Blanches vanity is a subject that Williams touches upon by Blanches fishing for compliments form her sister, taking comfort in the sound of her sister’s appraisal of her beauty. She likes to talk about herself in a positive light only and likes to be topic of conversation as long as it is about her beauty which she thinks very highly of. Blanche is used to being listened to and enjoys being the centre of attention – this is shown through Blanche’s reaction to Stella admitting that she is only quite around Blanche, ‘A good habit to get into…’ Blanche seems critical about Stella and scrutinising ‘You’ve put on some weight!’ this is rude and can be seen as nervous talk but to the audience it appears as if Blanche likes to put her sister down on her looks so as to feel better about her own. Blanche is also controlling of Stella ‘You hear me? I said stand up!’ and this is indicative of her being obeyed her entire life by servants and maids at Belle Reve. When Blanche tells Stella about the loss of Belle Reve, she immediately turns the blame on Stella, not thinking about how it may affect Stella. This can be seen as a way to make excuses for her behaviour but also makes it clear that Blanche blames Stella for the loss of Belle Reve ‘Where were you?

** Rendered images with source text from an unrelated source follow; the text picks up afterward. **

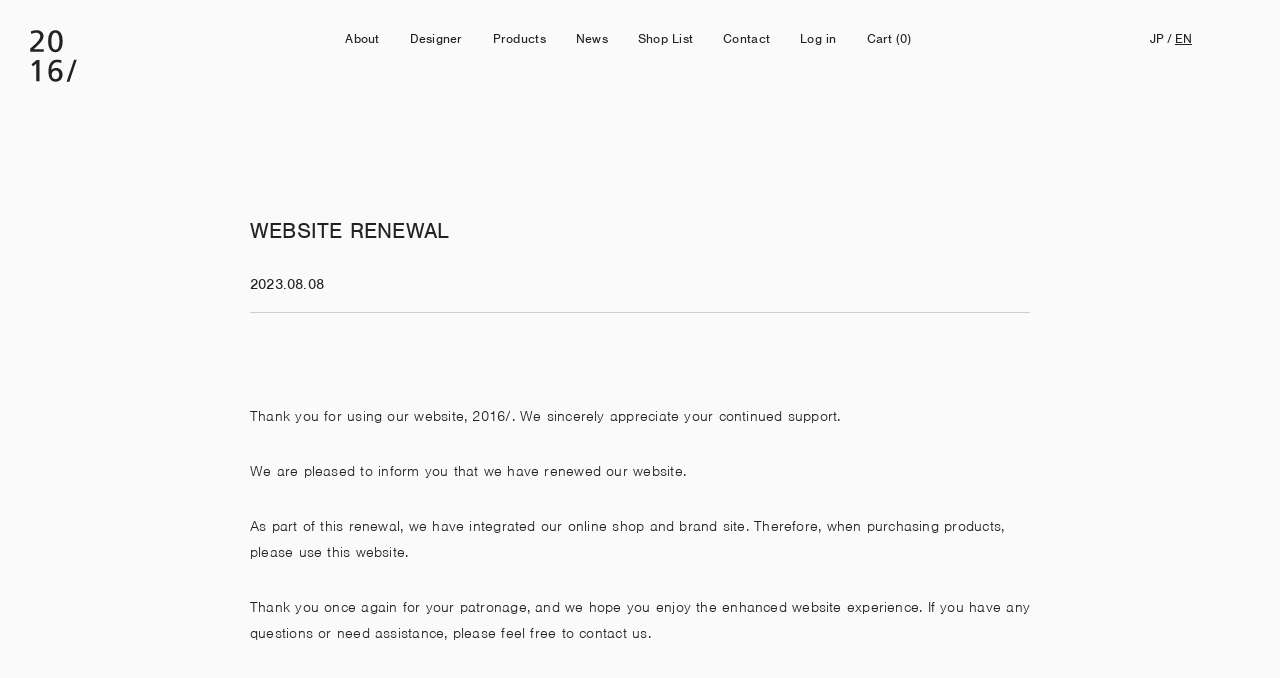

--- FILE ---
content_type: image/svg+xml
request_url: https://www.2016arita.jp/cdn/shop/t/2/assets/2016.svg?v=58001019462618309841674564421
body_size: -75
content:
<svg height="61" viewBox="0 0 55 61" width="55" xmlns="http://www.w3.org/2000/svg"><g fill="#222"><path d="m.299 21.848c1.293-1.153 2.909-2.553 4.489-4.022 2.765-2.585 7.217-6.643 7.217-10.7 0-2.334-2.083-3.986-4.812-3.986-2.017.066-3.989.62-5.745 1.615l-.359-3.088c2.068-.932 4.303-1.432 6.571-1.472 4.525 0 8.151 2.442 8.151 7.146 0 4.165-4.489 8.618-7.254 11.383-1.4 1.4-3.2 2.909-4.417 4.022h12.03v2.945h-15.871z"/><path d="m29.708.195c-6.93 0-8.51 7.469-8.51 12.963s1.58 12.963 8.51 12.963 8.51-7.468 8.51-12.963-1.579-12.963-8.51-12.963zm0 22.981c-4.3 0-4.7-6.894-4.7-10.018 0-3.16.575-10.018 4.7-10.018s4.7 6.858 4.7 10.018c0 3.123-.391 10.018-4.7 10.018z"/><path d="m7.445 39.444-3.842 3.3-1.9-2.406 6.14-5.027h3.2v25.064h-3.598z"/><path d="m30.537 44.609c-2.074-.042-4.069.794-5.494 2.3l-.072.036c.07-4.812 2.332-9.121 7-9.121 1.546-.018 3.074.34 4.452 1.041l.506-3.2c-1.675-.52-3.418-.786-5.171-.79-7.936 0-10.162 7.114-10.162 13.9 0 5.709 1.438 12.029 8.438 12.029 4.561 0 8.044-3.124 8.044-8.295 0-4.489-2.693-7.9-7.541-7.9zm-.721 13.251c-2.945 0-4.417-2.908-4.417-5.278 0-2.801 1.688-5.027 4.668-5.027h.002c2.835 0 4.2 2.693 4.2 5.027 0 2.692-1.437 5.278-4.453 5.278z"/><path d="m51.541 34.88h3.16l-8.618 25.925h-3.16z"/></g></svg>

In bed with your – Polack!’ Whilst Stella is in tears at the loss of her home and anger at her sister, Blanche is too self absorbed to notice until Stella leaves to wash her face: this shows the audience that Blanche is not as sensitive to her sisters feelings as Stella is about Blanches. When Blanche finally meets Stanley, she is taken aback by his lack of concern for his wife and his appearance but it is clear that she is uncomfortable around him. Other minor characters are introduced within the first scene such as Mitch; one of Stanley’s closest friends who lives with his sick mother, indicative of perhaps his loneliness but who still goes out with his friends. Eunice is introduced as a very kind woman who though she does not show the same kindness to her husband, worries about him and craves his attention which is shown by her shouting at him about wanting to know where he was. She is thoughtful and helps Blanche find her way to Stella’s but takes offense when she is practically dismissed. Another odd thing about Eunice is that she talks freely to the Negro Woman as if they are good friends which suggest someone who values personality over looks.